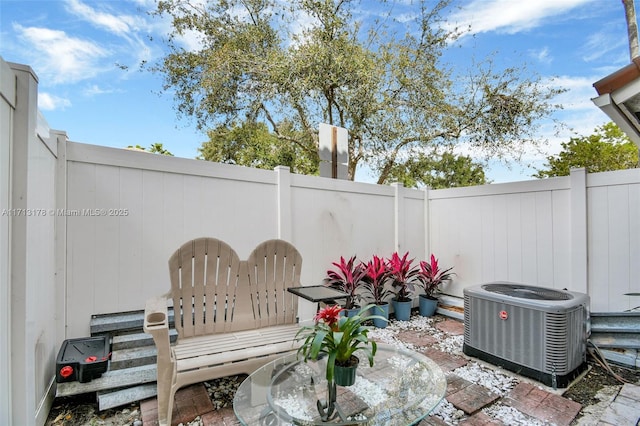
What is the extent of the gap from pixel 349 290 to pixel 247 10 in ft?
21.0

════════

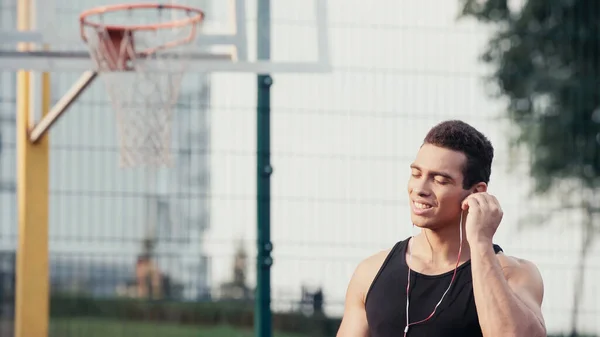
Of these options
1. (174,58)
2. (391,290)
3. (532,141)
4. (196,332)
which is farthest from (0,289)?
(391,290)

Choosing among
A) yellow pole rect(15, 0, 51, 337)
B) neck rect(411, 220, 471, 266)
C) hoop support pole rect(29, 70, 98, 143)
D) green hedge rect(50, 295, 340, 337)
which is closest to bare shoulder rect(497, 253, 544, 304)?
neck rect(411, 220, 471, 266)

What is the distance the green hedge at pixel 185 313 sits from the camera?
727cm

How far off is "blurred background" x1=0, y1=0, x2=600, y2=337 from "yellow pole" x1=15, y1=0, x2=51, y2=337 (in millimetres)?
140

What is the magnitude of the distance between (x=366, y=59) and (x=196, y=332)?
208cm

════════

Objective -> Find each line in the records above that contains the string "from", treating uppercase and lowercase as different, and copy those lines.

Response to this exercise ->
What is the extent of the gap from pixel 349 290 to pixel 247 10 in ft?
which is farthest from (0,289)?
What is the distance the green hedge at pixel 185 313 sits from the camera?
How far off is "blurred background" x1=0, y1=0, x2=600, y2=337 from "yellow pole" x1=15, y1=0, x2=51, y2=337 (in millimetres)?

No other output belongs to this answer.